Heinz Dormer is almost 90 years old, but his faded blue eyes take on a terrified, faraway look as he remembers an awful place called "the singing forest."
[additional-authors]
February 22, 2001

Heinz Dormer is almost 90 years old, but his faded blue eyes take on a terrified, faraway look as he remembers an awful place called "the singing forest." As a young man, he was arrested under the Nazi’s anti-gay laws and incarcerated in a camp where homosexuals were tortured in a forest clearing. "It gave us all goosebumps," he says of the distant screams of homosexuals hoisted onto hooks in the woods. "The howling and the screaming were inhuman."

The frail, elderly Dormer, a tiny figure in a wheelchair, is one of six interviewees in "Paragraph 175," a deeply unsettling documentary that explores a phenomenon heretofore neglected in the history books. Though everyone knows about the Nazi persecution of Jews, few are familiar with the suffering of almost 100,000 men arrested under Paragraph 175, the Reich’s anti-gay statute, and held in prisons. While the 10,000 to 15,000 homosexuals who landed in concentration camps were not slated for the gas chambers, they endured slave labor, castration and surgical experiments.

The searing movie is the latest documentary by filmmakers Robert Epstein and Jeffrey Friedman, who have been lauded for their previous films on the gay experience. "Common Threads" (1989) about the AIDS Memorial Quilt, won the Oscar for best documentary; "The Celluloid Closet," about gays in the movies, won an Emmy; and Epstein’s "The Times of Harvey Milk" won him an Oscar in 1985.

But the gay producer-directors never tackled a film that touched upon their Jewish roots — until "Paragraph 175."

It began in 1996, when they traveled to Amsterdam for the premiere of "The Celluloid Closet." A somber letter was waiting for them when they returned to their hotel. The note, on U.S. Holocaust Memorial Museum stationary, was from Dr. Klaus Müller, the Western Europe project director for the U.S. Holocaust museum; he urgently wanted to meet with them the next day.

"We expected an elderly man wearing tweeds," Friedman says; instead, the filmmakers met a hip, young gay German professor who was immersed in research about the Nazi persecution of homosexuals, his "gay grandfathers." Time was running out, he warned. Fewer than 10 survivors were known to be alive; most were elderly and had never publicly spoken of their experiences. Müller wanted to know if the documentarians could help get their stories out to the world — and quickly.

The filmmakers were hesitant. "We were wary of becoming entangled in the thicket of Holocaust politics," Friedman said. "For example, we knew there had been resistance from elements of the Jewish community about including other victim groups in Holocaust museums, especially gays."

"But as gay men and as Jews, we had obvious personal reasons to be drawn to this issue," Epstein said.

Friedman, 49, the son of a leftist English professor, grew up in a culturally Jewish home in New York. Epstein, 45, became bar mitzvah in a New Jersey Reform synagogue and enjoyed a close relationship with his Yiddish-speaking, Russian immigrant grandparents. By the age of 20, he had come out to his parents, moved to San Francisco and co-directed "Word is Out," a landmark documentary about the gay experience.

▸ **Short exercise A**
Answer these questions about the article on the documentary "Paragraph 175":
(i) How many men were arrested under Paragraph 175?
(ii) In what year did the filmmakers travel to Amsterdam for the premiere of "The Celluloid Closet"?
(iii) Which of the filmmakers' films won an Emmy?
The article and the listing that follows it are unrelated to each other.

(Coordinate annotation listing)
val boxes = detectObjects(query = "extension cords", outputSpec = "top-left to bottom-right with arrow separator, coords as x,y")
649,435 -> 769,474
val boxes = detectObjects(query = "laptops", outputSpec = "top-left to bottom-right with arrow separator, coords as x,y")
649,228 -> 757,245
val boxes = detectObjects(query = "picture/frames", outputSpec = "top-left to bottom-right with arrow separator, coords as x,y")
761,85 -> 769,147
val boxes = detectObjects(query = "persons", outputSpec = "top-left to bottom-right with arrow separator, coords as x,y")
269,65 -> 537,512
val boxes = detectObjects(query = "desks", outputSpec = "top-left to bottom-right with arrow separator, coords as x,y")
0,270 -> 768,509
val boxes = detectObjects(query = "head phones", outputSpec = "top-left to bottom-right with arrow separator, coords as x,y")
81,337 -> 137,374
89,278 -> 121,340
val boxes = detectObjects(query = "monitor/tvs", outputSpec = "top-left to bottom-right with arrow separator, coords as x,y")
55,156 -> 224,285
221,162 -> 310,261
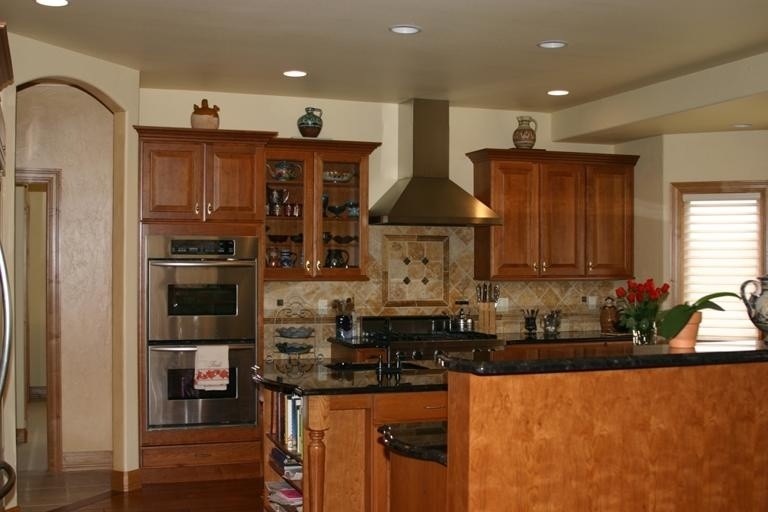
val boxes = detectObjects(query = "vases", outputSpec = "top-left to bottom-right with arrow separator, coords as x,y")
631,321 -> 659,344
513,116 -> 537,148
297,108 -> 323,135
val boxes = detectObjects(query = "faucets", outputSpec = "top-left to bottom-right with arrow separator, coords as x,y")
386,372 -> 391,386
386,345 -> 391,369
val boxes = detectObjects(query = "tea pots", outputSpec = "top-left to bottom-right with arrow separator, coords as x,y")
265,159 -> 303,181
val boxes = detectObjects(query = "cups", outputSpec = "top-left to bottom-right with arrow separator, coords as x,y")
284,202 -> 294,216
294,204 -> 303,217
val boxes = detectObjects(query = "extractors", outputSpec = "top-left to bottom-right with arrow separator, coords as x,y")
366,98 -> 503,228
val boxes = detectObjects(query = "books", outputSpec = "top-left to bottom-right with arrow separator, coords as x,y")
263,391 -> 304,512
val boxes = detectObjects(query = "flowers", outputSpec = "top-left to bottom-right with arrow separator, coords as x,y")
615,278 -> 671,320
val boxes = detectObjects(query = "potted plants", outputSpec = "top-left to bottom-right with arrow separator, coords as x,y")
662,292 -> 741,349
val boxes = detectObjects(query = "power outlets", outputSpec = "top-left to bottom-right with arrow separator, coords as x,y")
587,296 -> 598,306
496,298 -> 509,311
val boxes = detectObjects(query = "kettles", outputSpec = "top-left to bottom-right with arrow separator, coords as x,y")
442,300 -> 473,333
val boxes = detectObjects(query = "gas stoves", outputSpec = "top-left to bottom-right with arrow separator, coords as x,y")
362,331 -> 496,361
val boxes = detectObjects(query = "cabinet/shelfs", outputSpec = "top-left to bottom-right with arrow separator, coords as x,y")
133,124 -> 279,235
465,145 -> 641,282
377,391 -> 448,512
264,139 -> 382,281
255,384 -> 376,511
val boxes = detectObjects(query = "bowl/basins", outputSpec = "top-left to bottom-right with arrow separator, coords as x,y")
267,232 -> 331,244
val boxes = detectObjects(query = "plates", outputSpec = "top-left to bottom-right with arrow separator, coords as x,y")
275,342 -> 314,354
274,327 -> 317,338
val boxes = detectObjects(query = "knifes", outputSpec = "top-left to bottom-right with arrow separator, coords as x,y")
475,282 -> 501,303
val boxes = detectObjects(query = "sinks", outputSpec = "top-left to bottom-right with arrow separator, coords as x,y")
323,362 -> 431,371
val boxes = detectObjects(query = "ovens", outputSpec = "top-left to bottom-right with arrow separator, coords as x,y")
145,233 -> 256,429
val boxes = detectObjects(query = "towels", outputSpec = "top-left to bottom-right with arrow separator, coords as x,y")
194,345 -> 229,391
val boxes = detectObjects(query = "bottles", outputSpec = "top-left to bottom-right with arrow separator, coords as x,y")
267,186 -> 289,217
741,273 -> 768,346
321,192 -> 329,217
599,296 -> 624,333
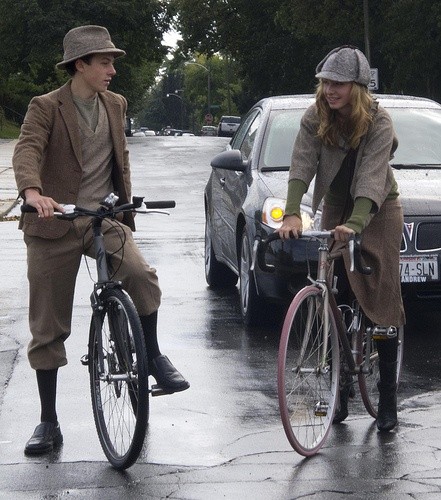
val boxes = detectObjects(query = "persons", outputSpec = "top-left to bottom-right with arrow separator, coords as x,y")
273,45 -> 406,434
12,24 -> 186,453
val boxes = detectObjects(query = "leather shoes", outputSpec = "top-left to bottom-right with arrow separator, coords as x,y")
147,354 -> 189,392
23,423 -> 65,456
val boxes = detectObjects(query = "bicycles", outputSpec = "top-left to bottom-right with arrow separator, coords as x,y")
19,194 -> 177,472
253,228 -> 404,458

▸ **Short exercise B**
Format the listing, everything from its start down to the line containing "297,108 -> 323,135", as a two-column CSV with the columns request and answer. Each request gets one row, each field is quoted, line breaks become spaces, and the pictures are left out.

▸ **Worked answer A**
(i) Almost 100,000.
(ii) 1996.
(iii) "The Celluloid Closet."

▸ **Worked answer B**
request,answer
"val boxes = detectObjects(query = ""extension cords"", outputSpec = ""top-left to bottom-right with arrow separator, coords as x,y"")","649,435 -> 769,474"
"val boxes = detectObjects(query = ""laptops"", outputSpec = ""top-left to bottom-right with arrow separator, coords as x,y"")","649,228 -> 757,245"
"val boxes = detectObjects(query = ""picture/frames"", outputSpec = ""top-left to bottom-right with arrow separator, coords as x,y"")","761,85 -> 769,147"
"val boxes = detectObjects(query = ""persons"", outputSpec = ""top-left to bottom-right with arrow separator, coords as x,y"")","269,65 -> 537,512"
"val boxes = detectObjects(query = ""desks"", outputSpec = ""top-left to bottom-right with arrow separator, coords as x,y"")","0,270 -> 768,509"
"val boxes = detectObjects(query = ""head phones"", outputSpec = ""top-left to bottom-right with arrow separator, coords as x,y"")","81,337 -> 137,374 89,278 -> 121,340"
"val boxes = detectObjects(query = ""monitor/tvs"", outputSpec = ""top-left to bottom-right with arrow separator, coords as x,y"")","55,156 -> 224,285 221,162 -> 310,261"
"val boxes = detectObjects(query = ""vases"", outputSpec = ""top-left to bottom-right with arrow separator, coords as x,y"")","631,321 -> 659,344 513,116 -> 537,148 297,108 -> 323,135"